### Extrait fourni:
Il fallait y penser : rapprocher deux syllabes, qui sont aussi deux prénoms, Viêt et Nam, et en faire un titre de film. Lequel évoque non seulement le pays meurtri par la guerre la plus longue du XXe siècle (1955-1975), mais aussi le destin de deux hommes amoureux, Viêt (Dao Duy Bao Dinh) et Nam (Pham Thanh Hai).

Ce collage claque comme un manifeste (la patrie sous bannière LGBT), revisitant le trauma de la guerre sous une forme troublante, et le film de Truong Minh Quy, dévoilé à Cannes (section Un certain regard), ne sera pas visible dans son pays, le Vietnam. Né en 1990, le réalisateur assume ses influences (Tarkovski, Bresson, Resnais), tout en ciselant son propre langage – Viêt and Nam est son troisième long-métrage, après The Tree House (2019) et The City of Mirrors. A Fictional Biography (2016).

Viêt et Nam travaillent à 1 000 mètres sous terre, comme mineurs. On les découvre alanguis, visages noircis par le labeur, torses luisants – du fait de la chaleur, du sexe ? Le sous-sol ressemble à une grotte au ciel étoilé. Venu du documentaire, avant d’étudier à l’école du Fresnoy, à Tourcoing (Nord), le cinéaste a voulu retranscrire ses impressions lorsqu’il est descendu dans les mines, lors des repérages. Les sons y étaient amortis, et les éclats de charbon distillaient d’étonnants filets de lumière. Truong Minh Quy recrée en studio une féerie pour ses amants lascifs, au langage cru. Avec leur frontale, Viêt et Nam ressemblent à deux Pierrot ayant décroché de la lune. Ils sont bien loin sous terre, où le charbon sert de couche à leurs ébats.

### Énoncé 1:
Reformulez sous forme de liste le paragraphe de l'extrait fourni qui commence par « Ce collage claque comme un manifeste », en conservant ses faits principaux.
### Énoncé 2:
Répondez brièvement aux questions suivantes à partir de l'extrait fourni.
(a) Quelles années délimitent la guerre évoquée par le titre du film ?
(b) À quelle profondeur Viêt et Nam travaillent-ils ?
(c) Dans quelle école le cinéaste a-t-il étudié, et où se trouve-t-elle ?

### Informations présentées:

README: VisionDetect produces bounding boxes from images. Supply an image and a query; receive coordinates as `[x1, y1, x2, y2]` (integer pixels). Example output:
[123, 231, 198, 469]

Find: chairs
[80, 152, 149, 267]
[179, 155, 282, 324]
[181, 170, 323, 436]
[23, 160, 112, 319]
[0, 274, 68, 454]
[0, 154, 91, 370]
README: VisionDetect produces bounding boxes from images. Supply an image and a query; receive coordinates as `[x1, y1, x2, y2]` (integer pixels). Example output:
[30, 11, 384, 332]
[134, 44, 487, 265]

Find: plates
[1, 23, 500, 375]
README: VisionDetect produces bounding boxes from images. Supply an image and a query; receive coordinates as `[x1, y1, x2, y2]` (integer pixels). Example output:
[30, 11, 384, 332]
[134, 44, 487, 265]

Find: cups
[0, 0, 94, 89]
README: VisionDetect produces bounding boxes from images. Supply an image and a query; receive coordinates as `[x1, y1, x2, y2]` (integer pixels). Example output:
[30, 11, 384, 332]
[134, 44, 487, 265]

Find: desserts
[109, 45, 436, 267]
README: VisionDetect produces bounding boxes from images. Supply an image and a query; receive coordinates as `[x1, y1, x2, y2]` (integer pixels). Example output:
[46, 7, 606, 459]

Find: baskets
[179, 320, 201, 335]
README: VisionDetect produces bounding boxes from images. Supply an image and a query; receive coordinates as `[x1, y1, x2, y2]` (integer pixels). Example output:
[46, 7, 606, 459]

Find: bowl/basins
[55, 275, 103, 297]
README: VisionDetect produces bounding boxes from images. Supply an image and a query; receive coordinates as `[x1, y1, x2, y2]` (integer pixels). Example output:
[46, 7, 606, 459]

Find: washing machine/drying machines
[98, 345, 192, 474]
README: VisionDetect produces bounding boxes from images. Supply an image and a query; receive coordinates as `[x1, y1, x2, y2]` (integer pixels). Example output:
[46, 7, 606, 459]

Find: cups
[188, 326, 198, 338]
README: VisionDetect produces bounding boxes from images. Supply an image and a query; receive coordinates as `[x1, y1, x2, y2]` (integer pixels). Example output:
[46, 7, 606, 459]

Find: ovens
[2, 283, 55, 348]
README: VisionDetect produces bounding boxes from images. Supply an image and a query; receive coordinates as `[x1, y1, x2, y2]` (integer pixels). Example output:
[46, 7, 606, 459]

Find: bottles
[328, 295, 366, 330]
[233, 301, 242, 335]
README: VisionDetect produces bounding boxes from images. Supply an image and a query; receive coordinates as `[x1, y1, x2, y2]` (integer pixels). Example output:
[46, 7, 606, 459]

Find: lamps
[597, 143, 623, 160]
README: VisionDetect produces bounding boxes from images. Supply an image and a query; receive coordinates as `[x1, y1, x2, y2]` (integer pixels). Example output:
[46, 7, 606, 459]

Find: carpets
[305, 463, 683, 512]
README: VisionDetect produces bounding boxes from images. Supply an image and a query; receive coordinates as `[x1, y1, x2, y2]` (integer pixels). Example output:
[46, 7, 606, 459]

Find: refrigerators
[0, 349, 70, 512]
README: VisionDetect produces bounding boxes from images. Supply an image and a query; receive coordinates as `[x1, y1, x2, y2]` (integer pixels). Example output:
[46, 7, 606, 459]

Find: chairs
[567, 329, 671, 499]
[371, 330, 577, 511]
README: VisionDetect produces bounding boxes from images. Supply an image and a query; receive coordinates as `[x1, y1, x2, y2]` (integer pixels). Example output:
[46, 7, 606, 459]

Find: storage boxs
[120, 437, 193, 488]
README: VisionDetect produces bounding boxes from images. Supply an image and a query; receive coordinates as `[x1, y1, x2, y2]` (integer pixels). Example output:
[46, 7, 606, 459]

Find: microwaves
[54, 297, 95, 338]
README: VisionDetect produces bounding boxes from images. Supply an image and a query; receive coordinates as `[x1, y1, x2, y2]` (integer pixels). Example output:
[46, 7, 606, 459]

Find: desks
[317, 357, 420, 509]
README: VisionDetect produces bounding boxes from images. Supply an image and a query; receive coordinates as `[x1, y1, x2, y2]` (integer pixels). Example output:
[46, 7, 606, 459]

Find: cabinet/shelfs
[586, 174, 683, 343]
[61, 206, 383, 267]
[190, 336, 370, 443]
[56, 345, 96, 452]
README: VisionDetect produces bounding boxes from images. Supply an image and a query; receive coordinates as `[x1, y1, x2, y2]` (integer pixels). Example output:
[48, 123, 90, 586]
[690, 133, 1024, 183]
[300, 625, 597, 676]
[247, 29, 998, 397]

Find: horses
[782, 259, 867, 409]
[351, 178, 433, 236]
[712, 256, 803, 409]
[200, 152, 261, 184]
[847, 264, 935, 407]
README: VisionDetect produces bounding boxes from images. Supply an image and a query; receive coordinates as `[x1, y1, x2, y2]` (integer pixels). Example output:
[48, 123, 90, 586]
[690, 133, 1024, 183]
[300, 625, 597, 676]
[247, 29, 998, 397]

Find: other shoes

### Solution complète 1:
- Le collage du titre fait l'effet d'un manifeste (la patrie sous bannière LGBT) et revisite le trauma de la guerre sous une forme troublante.
- Le film de Truong Minh Quy a été dévoilé à Cannes, dans la section Un certain regard, mais ne sera pas visible au Vietnam.
- Né en 1990, le réalisateur assume ses influences (Tarkovski, Bresson, Resnais) tout en ciselant son propre langage.
- Viêt and Nam est son troisième long-métrage, après The Tree House (2019) et The City of Mirrors. A Fictional Biography (2016).

### Solution complète 2:
(a) 1955 et 1975.
(b) À 1 000 mètres sous terre, comme mineurs.
(c) À l'école du Fresnoy, à Tourcoing (Nord).